◆ Goal:
Write out every item below again, word for word.

◆ Data for this task:

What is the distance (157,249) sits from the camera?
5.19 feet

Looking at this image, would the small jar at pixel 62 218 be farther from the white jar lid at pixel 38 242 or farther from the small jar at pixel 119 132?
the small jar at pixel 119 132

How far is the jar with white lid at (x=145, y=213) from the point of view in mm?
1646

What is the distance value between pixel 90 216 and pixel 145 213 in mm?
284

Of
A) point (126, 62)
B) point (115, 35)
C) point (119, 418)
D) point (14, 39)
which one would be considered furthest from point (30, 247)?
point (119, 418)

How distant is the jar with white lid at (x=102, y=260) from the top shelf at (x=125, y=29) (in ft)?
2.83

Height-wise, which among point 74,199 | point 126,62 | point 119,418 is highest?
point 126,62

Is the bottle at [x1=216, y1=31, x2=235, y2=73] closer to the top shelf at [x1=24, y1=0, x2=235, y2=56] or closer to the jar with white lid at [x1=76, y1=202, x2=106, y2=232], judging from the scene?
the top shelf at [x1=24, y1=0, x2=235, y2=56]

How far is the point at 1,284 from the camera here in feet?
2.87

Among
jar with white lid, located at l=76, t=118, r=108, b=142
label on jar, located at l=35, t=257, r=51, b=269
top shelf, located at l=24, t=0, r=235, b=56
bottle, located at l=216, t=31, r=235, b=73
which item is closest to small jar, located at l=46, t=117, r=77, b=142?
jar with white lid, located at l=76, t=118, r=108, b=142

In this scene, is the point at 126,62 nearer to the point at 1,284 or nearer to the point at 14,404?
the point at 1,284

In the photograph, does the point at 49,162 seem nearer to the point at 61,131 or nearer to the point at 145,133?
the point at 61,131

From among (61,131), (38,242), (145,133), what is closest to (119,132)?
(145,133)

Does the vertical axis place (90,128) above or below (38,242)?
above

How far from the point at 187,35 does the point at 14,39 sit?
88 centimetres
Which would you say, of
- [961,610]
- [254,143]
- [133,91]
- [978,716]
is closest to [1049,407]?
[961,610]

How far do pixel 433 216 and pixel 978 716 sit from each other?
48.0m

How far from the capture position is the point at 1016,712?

◆ Result:
What is the distance (157,249) sits from the camera?
5.19 feet

Looking at this image, would the small jar at pixel 62 218 be farther from the white jar lid at pixel 38 242 or farther from the small jar at pixel 119 132?
the small jar at pixel 119 132

How far is the jar with white lid at (x=145, y=213) from the point of view in mm?
1646

What is the distance value between pixel 90 216 and pixel 145 213 in mm?
284

Of
A) point (126, 62)
B) point (115, 35)
C) point (119, 418)
D) point (14, 39)
which one would be considered furthest from point (30, 247)?
point (119, 418)

How distant is the jar with white lid at (x=102, y=260) from the top shelf at (x=125, y=29) (in ft)?
2.83

Height-wise, which among point 74,199 | point 126,62 | point 119,418 is highest?
point 126,62

Is the bottle at [x1=216, y1=31, x2=235, y2=73] closer to the top shelf at [x1=24, y1=0, x2=235, y2=56] or closer to the jar with white lid at [x1=76, y1=202, x2=106, y2=232], judging from the scene?
the top shelf at [x1=24, y1=0, x2=235, y2=56]

How far is the point at 1,284 from the camera here in feet?
2.87

Among
jar with white lid, located at l=76, t=118, r=108, b=142
label on jar, located at l=35, t=257, r=51, b=269
top shelf, located at l=24, t=0, r=235, b=56
bottle, located at l=216, t=31, r=235, b=73
which item is closest to small jar, located at l=46, t=117, r=77, b=142?
jar with white lid, located at l=76, t=118, r=108, b=142

In this scene, is the point at 126,62 nearer to the point at 1,284 or nearer to the point at 14,404?
the point at 1,284

In the photograph, does the point at 49,162 seem nearer to the point at 61,131 or nearer to the point at 145,133?
the point at 61,131

From among (61,131), (38,242), (145,133), what is closest to (119,132)?
(145,133)

Does the vertical axis place (90,128) above or below (38,242)?
above

How far from the point at 187,35 does the point at 14,39 sit?
88 centimetres
Which would you say, of
- [961,610]
- [254,143]
- [133,91]
- [978,716]
is closest to [1049,407]?
[961,610]

How far do pixel 433 216 and pixel 978 716 sit from each other?
48.0m

How far from the capture position is the point at 1016,712?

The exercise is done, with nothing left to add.